- [DIRECTIONS FOR THIS TASK] Render the lines below as a JSON array of strings, one string per line, skipping any blank lines. Omit the pictures and keep only the text.

- [DATA UNDER STUDY]
-- -- --

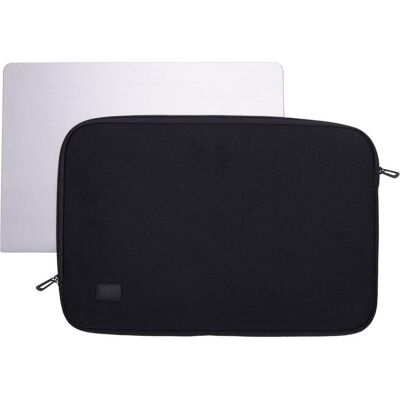 Case Logic LAPS217 (17", Universal), Notebooktasche, Schwarz Case Logic LAPS217 (17", Universal), Notebooktasche, Schwarz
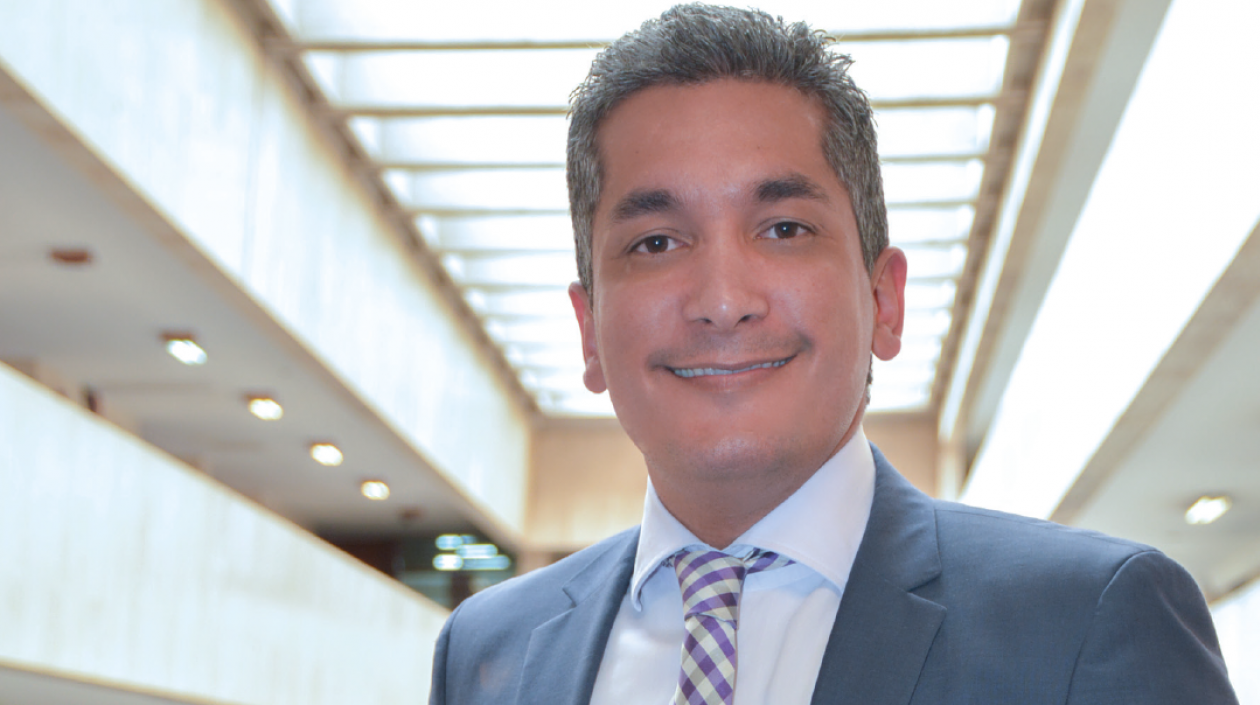 Franklin del Cristo Lozano de la Ossa, Representante a la Cámara por el departamento del Magdalena.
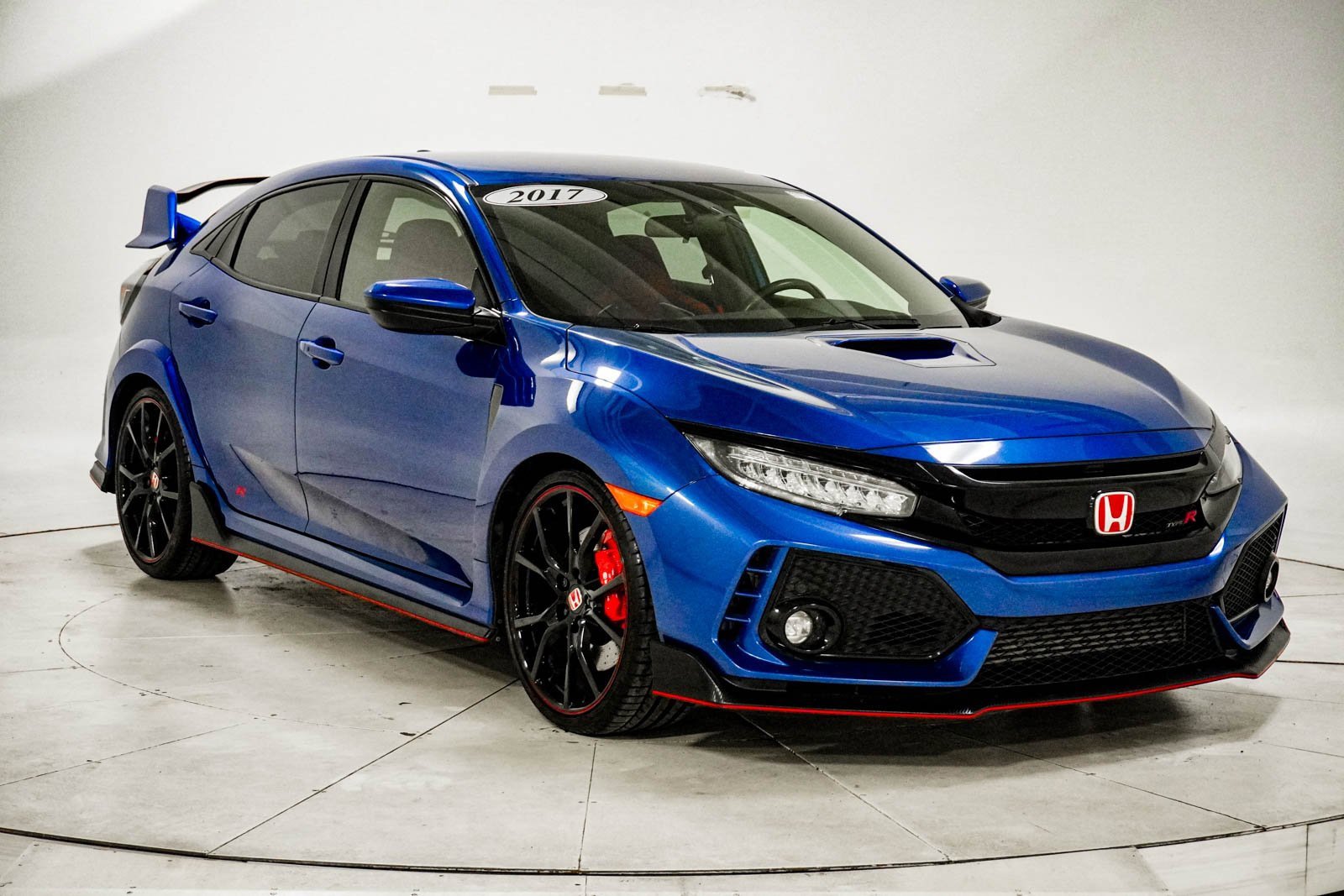 Used 2017 Honda Civic Type R image 14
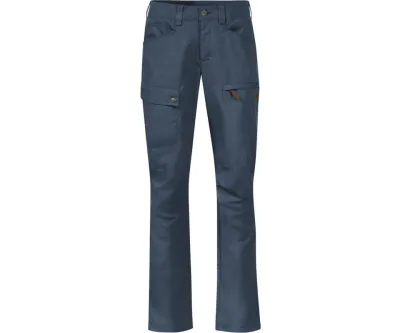 Bergans Nordmarka Elemental Outdoor Pants Women Orion Blue, kuva 1 / 1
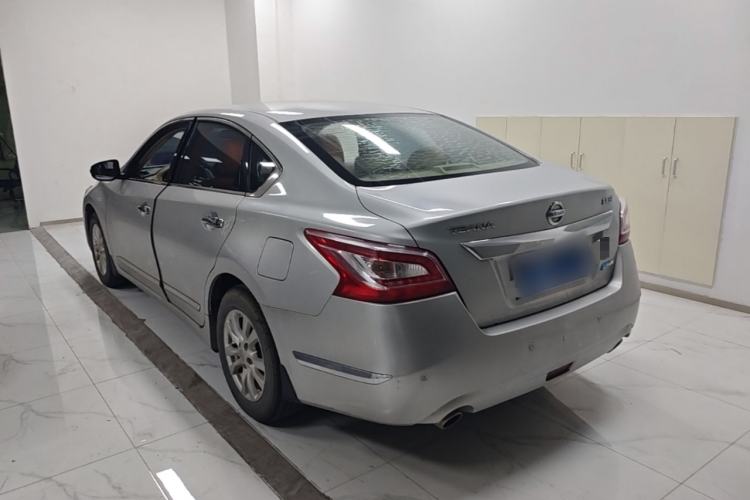 Used Nissan Teana 2013 2.0L XL Comfort Edition Rear Left 45 Deg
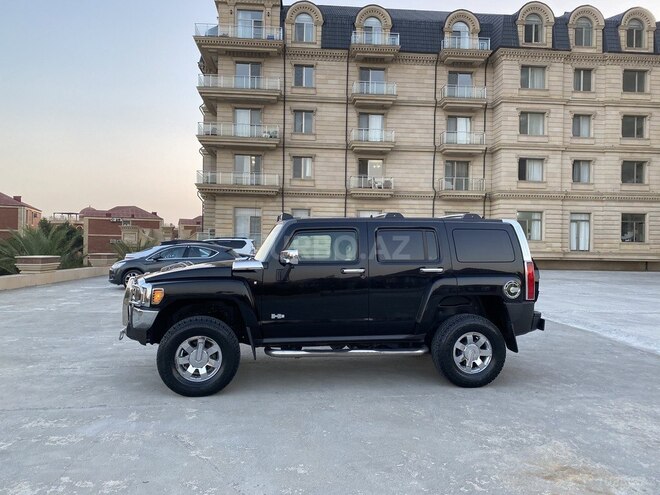 Hummer H3 2006, 108,000 km - 3.5 l - Bakı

-- -- --

- [TASK RESULT]
[
  " Case Logic LAPS217 (17\", Universal), Notebooktasche, Schwarz Case Logic LAPS217 (17\", Universal), Notebooktasche, Schwarz",
  " Franklin del Cristo Lozano de la Ossa, Representante a la Cámara por el departamento del Magdalena.",
  " Used 2017 Honda Civic Type R image 14",
  " Bergans Nordmarka Elemental Outdoor Pants Women Orion Blue, kuva 1 / 1",
  " Used Nissan Teana 2013 2.0L XL Comfort Edition Rear Left 45 Deg",
  " Hummer H3 2006, 108,000 km - 3.5 l - Bakı"
]